Composite Coating of Graphene Oxide/TiO₂ Nanotubes/HHC-36 Antibacterial Peptide Construction and an Exploration of Its Bacteriostat and Osteogenesis Effects.

Abstract

Graphene oxide (GO), a kind of polymer, is often selected as a controlled released agent, whereas titanium dioxide (TiO₂) nanotubes are commonly used as a drug-coated carrier. This study was conducted to develop methods for manufacturing the GO/TiO₂/HHC-36 composite coating and exploring its bacteriostat and osteogenesis properties. The GO/TiO₂ nanotubes were prepared by electrochemical methods and HHC-36 was then adsorbed to GO/TiO₂to obtain GO/TiO₂/HHC-36. Sustained release of HHC-36 was analyzed and the antibacterial effect was examined by the inhibition zone test. The biocompatibility and osteogenesis in vitro of GO/TiO₂/HHC-36 were explored. Finally, the osteogenesic property of the composite coating was investigated in a rat femoral defect model in vivo. GO/TiO₂/HHC-36 was successfully prepared and had good controlled released performance in vitro. The inhibit zone size of S. aureus was 2.1 mm and that of E. coli was 3.0 mm.

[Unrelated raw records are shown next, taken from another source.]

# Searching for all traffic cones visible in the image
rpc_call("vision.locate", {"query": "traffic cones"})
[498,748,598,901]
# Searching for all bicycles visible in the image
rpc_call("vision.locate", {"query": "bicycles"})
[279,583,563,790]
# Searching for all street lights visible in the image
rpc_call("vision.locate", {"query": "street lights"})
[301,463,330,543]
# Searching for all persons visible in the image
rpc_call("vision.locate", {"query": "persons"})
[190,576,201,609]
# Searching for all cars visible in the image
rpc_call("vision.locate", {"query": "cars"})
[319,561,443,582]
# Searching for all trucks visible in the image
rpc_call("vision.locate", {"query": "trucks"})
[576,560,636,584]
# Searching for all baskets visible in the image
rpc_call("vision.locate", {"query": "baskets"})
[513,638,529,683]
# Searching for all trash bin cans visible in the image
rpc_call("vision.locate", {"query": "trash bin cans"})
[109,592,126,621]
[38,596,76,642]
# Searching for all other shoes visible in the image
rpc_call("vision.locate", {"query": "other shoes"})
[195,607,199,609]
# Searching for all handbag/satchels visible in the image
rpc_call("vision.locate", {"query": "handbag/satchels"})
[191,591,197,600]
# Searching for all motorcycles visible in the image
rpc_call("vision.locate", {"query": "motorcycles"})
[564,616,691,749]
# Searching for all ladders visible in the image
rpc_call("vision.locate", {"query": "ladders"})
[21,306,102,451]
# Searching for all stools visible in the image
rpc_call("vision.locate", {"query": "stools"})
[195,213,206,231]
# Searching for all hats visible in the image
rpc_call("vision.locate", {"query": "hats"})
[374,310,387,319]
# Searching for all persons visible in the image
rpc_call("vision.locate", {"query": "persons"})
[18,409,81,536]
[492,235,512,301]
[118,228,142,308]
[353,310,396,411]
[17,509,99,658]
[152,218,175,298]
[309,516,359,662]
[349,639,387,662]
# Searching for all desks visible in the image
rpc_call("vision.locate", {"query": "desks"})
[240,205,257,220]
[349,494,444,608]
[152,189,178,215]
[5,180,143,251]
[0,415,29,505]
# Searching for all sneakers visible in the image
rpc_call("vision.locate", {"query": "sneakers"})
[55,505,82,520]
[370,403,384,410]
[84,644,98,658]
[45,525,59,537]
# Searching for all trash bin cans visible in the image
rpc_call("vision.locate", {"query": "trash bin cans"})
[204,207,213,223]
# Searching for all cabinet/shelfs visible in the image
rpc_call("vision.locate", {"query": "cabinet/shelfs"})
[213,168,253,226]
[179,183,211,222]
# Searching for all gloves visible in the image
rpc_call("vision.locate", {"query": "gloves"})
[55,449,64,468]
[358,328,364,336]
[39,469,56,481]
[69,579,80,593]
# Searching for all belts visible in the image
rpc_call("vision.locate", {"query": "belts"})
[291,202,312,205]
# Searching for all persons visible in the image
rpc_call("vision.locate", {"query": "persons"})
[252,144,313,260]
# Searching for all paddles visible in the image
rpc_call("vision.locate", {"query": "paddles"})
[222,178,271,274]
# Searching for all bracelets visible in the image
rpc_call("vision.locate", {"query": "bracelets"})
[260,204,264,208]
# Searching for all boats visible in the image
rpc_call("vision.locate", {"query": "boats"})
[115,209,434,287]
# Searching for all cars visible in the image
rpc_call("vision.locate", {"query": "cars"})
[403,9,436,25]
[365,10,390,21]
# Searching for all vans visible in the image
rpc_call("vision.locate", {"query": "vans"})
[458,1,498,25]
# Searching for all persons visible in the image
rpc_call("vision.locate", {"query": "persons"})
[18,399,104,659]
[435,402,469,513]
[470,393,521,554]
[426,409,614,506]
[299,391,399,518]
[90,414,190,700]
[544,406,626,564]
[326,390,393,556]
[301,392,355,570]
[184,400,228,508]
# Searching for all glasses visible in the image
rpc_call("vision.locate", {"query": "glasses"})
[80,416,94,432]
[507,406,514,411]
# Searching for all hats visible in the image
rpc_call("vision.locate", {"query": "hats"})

GO/TiO₂/HHC-36 showed good biocompatibility with mesenchymal stem cells (MSCs) and promoted their adhesion, migration, and differentiation. In addition, the secretion of alkaline phosphatase, collagen, mineralized matrix and osteoblast-related nutrient factors of MSCs was increased after treatment with GO/TiO₂/HHC-36. Furthermore, GO/TiO₂/HHC-36 also stimulated endotheliocytes to secrete VEGF, leading to angiogenesis. Finally, implantation of GO/TiO₂/HHC-36 in the rat femur defect model resulted in MSC migration and increased expression of osteoblast related proteins. The composite coating with controlled released of HHC-36 showed distinct antibacterial properties and promoted osteogenesis in vitro and in vivo.